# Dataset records
□ □ □
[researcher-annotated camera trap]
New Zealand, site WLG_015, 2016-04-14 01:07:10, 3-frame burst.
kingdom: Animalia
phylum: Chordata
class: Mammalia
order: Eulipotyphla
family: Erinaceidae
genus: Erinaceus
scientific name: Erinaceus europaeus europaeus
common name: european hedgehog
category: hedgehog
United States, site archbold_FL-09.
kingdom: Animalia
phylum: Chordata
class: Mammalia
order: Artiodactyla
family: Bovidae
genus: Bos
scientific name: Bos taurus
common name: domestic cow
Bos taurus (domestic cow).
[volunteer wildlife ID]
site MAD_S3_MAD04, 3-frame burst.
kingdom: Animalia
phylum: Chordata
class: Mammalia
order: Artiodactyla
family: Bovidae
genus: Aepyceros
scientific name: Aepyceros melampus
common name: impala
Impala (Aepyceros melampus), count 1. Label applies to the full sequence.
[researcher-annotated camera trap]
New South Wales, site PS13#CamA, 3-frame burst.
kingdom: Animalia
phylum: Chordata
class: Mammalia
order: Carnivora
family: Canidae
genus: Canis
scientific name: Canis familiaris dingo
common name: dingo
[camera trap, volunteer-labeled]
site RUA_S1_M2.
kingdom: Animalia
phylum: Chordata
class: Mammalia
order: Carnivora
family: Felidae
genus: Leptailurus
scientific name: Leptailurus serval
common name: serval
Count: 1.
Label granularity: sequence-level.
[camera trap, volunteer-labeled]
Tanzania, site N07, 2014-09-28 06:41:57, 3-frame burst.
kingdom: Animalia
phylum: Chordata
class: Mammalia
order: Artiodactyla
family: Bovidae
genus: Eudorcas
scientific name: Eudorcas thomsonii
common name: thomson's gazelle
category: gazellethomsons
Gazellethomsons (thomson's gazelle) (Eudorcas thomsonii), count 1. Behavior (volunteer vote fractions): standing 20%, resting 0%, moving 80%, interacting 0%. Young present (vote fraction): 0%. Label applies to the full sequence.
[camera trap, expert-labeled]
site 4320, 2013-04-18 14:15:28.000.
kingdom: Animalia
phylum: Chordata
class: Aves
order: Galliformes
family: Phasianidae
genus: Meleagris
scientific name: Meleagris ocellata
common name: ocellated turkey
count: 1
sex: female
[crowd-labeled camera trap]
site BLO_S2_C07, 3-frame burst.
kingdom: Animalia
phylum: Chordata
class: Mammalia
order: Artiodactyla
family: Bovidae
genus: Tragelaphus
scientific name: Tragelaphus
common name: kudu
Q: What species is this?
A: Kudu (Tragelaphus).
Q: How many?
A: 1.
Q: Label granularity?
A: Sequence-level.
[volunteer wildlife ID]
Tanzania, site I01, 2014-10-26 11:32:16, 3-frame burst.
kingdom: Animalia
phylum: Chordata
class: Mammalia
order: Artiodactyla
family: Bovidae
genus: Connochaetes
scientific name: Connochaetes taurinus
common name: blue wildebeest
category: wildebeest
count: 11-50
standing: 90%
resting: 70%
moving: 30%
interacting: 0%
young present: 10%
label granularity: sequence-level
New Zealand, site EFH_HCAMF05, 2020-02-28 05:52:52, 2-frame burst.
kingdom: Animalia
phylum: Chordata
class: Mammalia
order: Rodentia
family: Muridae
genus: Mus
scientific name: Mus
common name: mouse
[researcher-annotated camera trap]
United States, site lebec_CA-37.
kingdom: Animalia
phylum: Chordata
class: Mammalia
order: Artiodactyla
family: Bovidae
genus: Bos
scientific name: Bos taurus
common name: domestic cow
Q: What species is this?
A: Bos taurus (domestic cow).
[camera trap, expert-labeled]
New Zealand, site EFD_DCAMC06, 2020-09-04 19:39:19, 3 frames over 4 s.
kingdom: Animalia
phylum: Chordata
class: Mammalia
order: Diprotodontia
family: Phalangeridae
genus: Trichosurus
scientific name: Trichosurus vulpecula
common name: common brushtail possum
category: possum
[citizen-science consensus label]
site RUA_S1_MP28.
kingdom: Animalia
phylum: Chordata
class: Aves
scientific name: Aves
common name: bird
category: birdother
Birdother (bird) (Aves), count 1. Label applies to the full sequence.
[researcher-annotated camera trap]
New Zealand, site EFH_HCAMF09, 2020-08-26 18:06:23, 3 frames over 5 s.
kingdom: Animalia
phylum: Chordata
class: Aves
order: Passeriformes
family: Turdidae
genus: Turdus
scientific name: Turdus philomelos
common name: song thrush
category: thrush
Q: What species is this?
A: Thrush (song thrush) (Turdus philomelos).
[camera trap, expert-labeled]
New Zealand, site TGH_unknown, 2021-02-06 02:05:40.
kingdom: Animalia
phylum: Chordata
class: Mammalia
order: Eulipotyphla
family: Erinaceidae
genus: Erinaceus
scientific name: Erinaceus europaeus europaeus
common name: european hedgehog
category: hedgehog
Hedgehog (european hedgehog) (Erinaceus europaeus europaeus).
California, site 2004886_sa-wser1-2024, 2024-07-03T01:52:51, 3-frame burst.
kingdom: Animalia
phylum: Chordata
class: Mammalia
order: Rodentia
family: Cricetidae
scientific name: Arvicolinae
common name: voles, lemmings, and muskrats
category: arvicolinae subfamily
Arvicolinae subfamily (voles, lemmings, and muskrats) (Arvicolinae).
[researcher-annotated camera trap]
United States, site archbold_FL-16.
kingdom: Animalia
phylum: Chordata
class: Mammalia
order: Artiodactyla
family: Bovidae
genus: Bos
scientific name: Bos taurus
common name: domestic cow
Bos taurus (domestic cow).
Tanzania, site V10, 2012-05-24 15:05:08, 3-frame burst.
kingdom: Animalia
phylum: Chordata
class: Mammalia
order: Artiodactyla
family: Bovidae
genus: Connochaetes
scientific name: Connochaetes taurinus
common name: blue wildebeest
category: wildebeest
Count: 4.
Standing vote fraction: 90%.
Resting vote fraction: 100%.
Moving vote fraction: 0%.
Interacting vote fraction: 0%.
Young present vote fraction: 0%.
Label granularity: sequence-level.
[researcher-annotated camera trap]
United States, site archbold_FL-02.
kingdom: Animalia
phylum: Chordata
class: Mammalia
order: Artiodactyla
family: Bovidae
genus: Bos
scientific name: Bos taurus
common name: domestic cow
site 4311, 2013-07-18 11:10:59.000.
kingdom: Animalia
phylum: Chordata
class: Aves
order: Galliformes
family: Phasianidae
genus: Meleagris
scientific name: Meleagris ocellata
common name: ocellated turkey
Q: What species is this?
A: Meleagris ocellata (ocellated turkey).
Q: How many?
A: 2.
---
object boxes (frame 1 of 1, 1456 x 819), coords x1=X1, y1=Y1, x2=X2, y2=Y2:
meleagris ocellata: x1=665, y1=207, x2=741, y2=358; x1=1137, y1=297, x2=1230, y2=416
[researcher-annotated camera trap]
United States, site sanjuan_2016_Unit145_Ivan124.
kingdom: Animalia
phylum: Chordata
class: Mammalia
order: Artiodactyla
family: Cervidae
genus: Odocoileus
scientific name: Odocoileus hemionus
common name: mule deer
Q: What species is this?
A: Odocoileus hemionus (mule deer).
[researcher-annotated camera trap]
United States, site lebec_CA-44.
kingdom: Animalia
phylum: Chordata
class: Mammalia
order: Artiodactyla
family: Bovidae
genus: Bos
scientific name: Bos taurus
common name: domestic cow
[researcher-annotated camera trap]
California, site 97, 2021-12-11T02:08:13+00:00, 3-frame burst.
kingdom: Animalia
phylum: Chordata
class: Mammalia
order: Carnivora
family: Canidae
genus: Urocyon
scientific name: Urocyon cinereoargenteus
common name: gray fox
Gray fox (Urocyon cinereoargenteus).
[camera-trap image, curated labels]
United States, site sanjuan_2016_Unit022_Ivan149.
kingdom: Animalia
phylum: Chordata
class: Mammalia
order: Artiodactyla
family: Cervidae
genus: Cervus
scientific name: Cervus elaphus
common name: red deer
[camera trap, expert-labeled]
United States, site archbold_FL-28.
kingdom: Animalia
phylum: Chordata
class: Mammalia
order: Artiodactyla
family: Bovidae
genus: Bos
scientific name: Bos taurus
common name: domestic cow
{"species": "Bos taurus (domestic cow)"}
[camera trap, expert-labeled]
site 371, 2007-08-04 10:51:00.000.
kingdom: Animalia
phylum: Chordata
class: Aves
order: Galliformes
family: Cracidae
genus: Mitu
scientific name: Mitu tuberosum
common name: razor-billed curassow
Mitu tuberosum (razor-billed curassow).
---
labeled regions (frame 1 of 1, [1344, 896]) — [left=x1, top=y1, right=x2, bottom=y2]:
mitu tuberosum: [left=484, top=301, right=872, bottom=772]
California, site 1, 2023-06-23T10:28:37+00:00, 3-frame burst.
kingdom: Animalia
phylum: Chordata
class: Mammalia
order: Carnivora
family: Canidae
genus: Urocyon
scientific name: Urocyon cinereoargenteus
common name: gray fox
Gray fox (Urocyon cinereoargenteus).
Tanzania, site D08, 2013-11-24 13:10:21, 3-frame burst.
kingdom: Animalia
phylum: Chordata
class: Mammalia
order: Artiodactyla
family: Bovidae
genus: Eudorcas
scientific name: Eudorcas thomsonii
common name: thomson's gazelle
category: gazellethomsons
□ □ □
# Work task
Every line above in which the word "States" occurs needs to be copied.

# Response area
United States, site archbold_FL-09.
United States, site lebec_CA-37.
United States, site archbold_FL-16.
United States, site archbold_FL-02.
United States, site sanjuan_2016_Unit145_Ivan124.
United States, site lebec_CA-44.
United States, site sanjuan_2016_Unit022_Ivan149.
United States, site archbold_FL-28.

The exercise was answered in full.